L’OPEP+ entre calculs politiques et économiques
Par Salem AlKetbi*
Au moment où les responsables de l’administration Biden accusaient l’OPEP+ de se ranger du côté de la Russie dans sa décision de réduire la production de pétrole d’environ deux millions de barils par jour, le ministre allemand de l’Économie Robert Habeck s’est exprimé, accusant les États-Unis et l’Union européenne de gonfler et d’exagérer les prix du gaz sur le marché.
Certains pays, y compris des pays amis, tentent de gonfler les prix du gaz et, bien sûr, ces prix ont à voir avec les problèmes dont nous devons parler, a déclaré un journal citant le ministre allemand, appelant Washington et Bruxelles à travailler ensemble pour réduire les prix du gaz sur les marchés.
Il a également appelé Bruxelles à mettre au pas les pays européens et à introduire les mécanismes de marché nécessaires pour empêcher la flambée des prix des carburants dans l’Union européenne. Nous ne discutons pas ici des motivations d’une quelconque partie dans la fixation des prix des produits de base, qu’il s’agisse de pétrole ou de gaz.
Mais nous attirons l’attention sur le fait que chaque partie de l’équation d’achat et de vente a ses propres intérêts en tête. Il s’agit d’une pratique commerciale avec ses propres règles et calculs, visant le profit et le gain, dont les États bénéficient pour financer leurs budgets, etc.
L’Allemagne, contrairement à la Maison Blanche, n’est pas allée jusqu’à accuser les États-Unis de se ranger du côté de la Russie et de mettre le peuple allemand dans l’embarras en augmentant le prix du gaz américain, même si cette pratique s’apparente à un modèle de cupidité et d’exploitation économique qui n’a pas sa place dans de telles circonstances, surtout entre deux nations alliées, et qui est incompatible avec les calculs des marchés pétroliers mondiaux, qui sont basés sur l’offre et la demande et qui examinent l’état des marchés sur différentes périodes de temps.
La réaction des États-Unis à la décision de l’OPEP+ de baisser la production de pétrole semble sans doute très exagérée. Le pourcentage de réduction de la production vise uniquement à maintenir des prix raisonnables pour les pays producteurs et exportateurs. Il ne s’agit pas d’inclinations politiques.
Lire aussi : L’OPEP+ réduit considérablement la production de pétrole
La décision n’a pas été prise alors que les prix étaient élevés. Tout le monde se souvient que le prix plafond au plus fort de la crise ukrainienne était de 140 dollars le baril. Et tout le monde connaît les raisons de l’augmentation à cette époque.

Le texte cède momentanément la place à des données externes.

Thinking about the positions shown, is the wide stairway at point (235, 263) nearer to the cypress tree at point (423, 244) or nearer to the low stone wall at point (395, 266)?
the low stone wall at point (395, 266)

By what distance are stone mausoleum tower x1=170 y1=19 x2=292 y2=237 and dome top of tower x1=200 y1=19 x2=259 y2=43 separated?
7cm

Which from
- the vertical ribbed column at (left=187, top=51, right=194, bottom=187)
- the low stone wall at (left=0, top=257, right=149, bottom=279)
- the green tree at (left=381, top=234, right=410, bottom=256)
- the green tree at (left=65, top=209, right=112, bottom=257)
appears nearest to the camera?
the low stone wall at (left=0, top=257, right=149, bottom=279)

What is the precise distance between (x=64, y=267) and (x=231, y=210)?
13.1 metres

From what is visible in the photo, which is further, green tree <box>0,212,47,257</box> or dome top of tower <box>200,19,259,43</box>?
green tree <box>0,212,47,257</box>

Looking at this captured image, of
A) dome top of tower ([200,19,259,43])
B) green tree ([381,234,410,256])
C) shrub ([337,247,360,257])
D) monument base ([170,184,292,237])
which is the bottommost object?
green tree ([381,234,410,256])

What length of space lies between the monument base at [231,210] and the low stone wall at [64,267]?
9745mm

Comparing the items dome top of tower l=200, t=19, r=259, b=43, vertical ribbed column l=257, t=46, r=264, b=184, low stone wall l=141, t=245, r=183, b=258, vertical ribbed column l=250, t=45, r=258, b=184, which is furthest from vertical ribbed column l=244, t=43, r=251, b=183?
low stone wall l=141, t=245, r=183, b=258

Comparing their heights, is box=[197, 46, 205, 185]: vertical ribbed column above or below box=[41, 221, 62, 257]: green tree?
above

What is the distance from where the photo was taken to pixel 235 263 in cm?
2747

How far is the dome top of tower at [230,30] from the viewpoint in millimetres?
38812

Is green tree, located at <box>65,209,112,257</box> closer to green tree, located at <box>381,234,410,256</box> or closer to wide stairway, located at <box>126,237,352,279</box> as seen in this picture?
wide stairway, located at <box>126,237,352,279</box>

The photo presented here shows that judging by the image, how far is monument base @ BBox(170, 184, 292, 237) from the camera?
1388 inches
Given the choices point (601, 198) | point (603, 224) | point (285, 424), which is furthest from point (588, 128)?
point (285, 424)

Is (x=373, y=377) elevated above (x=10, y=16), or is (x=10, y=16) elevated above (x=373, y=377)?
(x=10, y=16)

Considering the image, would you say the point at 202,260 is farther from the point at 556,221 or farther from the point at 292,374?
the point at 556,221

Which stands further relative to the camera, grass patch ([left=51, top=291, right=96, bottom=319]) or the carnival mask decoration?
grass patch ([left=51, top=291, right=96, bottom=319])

L’OPEP n’était pas impliquée, c’était la situation géopolitique mondiale. Personnellement, je ne vois pas le lien entre la hausse des prix du pétrole et l’évolution des relations américano-saoudiennes et pourquoi Washington veut que ces relations tournent autour des prix de l’énergie.
C’est-à-dire que Riyad doit faire des concessions majeures impliquant les intérêts du peuple saoudien et les plans de développement du pays afin de plaire aux États-Unis et de soutenir leurs plans et politiques contre la Russie. Mais si le conflit ne surgissait pas avec la Russie mais avec un pays qui n’est pas un grand producteur de pétrole, la position américaine changerait-elle ?
La réponse est un non catégorique. Au lieu de cela, nous aurions entendu des accusations et des allégations d’une nature différente, adaptées aux circonstances. Washington est bien conscient que la décision de l’OPEP+ n’a rien à voir avec le soutien de la position de la Russie dans le conflit géostratégique croissant avec l’Occident.
Elle sait aussi que répondre à sa demande de plus de pétrole et de prix plus bas n’est pas dans l’intérêt des pays de l’organisation. Mais elle continue à demander quelque chose qui défie les calculs économiques et commerciaux et qu’elle ne fait pas même à son alliée l’Allemagne, qui souffre des prix élevés du gaz et pour laquelle il existe une surproduction de gaz totalement insupportable.
Mais cela n’a pas d’importance pour les États-Unis, même s’il s’agit d’un contretemps temporaire et que la fourniture de gaz à l’Allemagne est circonstancielle. Cette organisation internationale a un statut qu’elle veut conserver sur les marchés internationaux.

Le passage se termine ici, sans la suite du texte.